As Antony was presenting her research, Dr. Hassan Azhari, MD, was half a world away delivering a presentation of his own. A fifth-year adult gastroenterology resident, he spoke at the International Liver Congress in Vienna, Austria on research that found cirrhosis due to alcohol-related liver disease is on the rise in Alberta and Canada.
“It was tremendously beneficial to my research to be presenting in front of this multinational audience,” says Azhari of the 10-minute presentation to some of the world’s leading researchers in liver health. “I was able to connect with many people, including a researcher in Denmark for instance who is doing similar research there.”
The important role of academic physicians
The presentations are made possible in part through funding from a group of academic physicians in Calgary known as the University of Calgary Medical Group (UCMG).
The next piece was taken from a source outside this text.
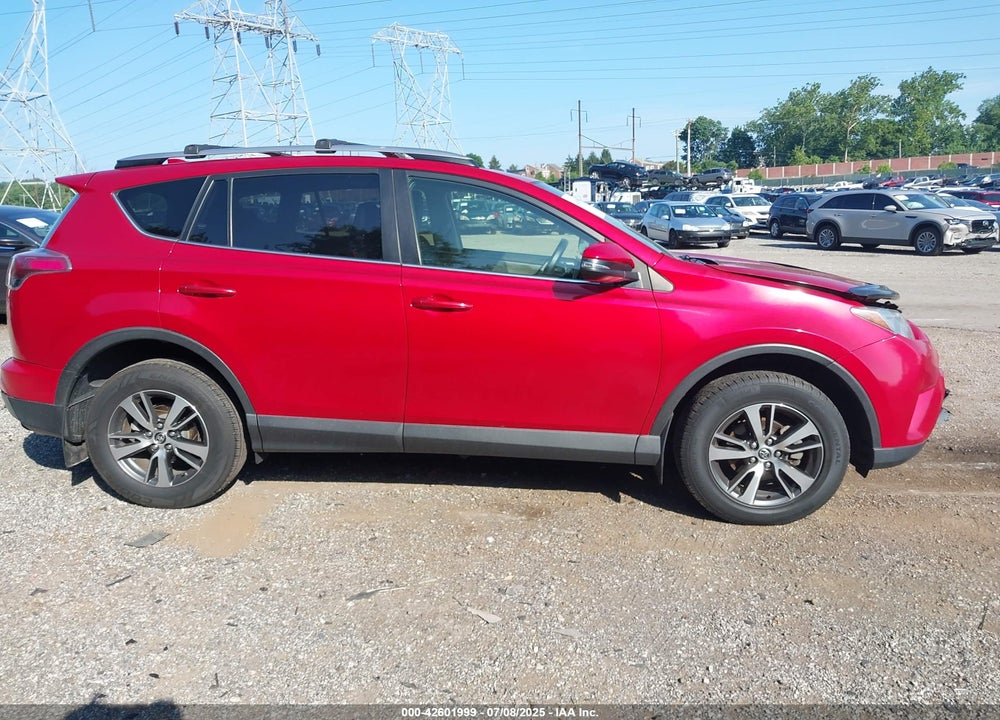2017 TOYOTA RAV4 VIN: JTMRFREV8HJ123081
Since the creation of UCMG in 1987, members have contributed millions of dollars in physician earnings to support the academic mission of the CSM and the university as a whole.
Supporting residents by providing grants through the Medical Trainee Fund is just one example. Grant recipients are selected through a competitive process that includes presenting new or original research conducted at the University of Calgary and attendance at a national or international conference. Dozens of travel grants are supported each year, with eligible residents able to receive one travel grant per resident per fiscal year.
CSM residency programs
The Cumming School of Medicine has more than 60 residency programs ranging in length from two to eight years. There are 843 medical residents at the CSM in the 2019/2020 fiscal year.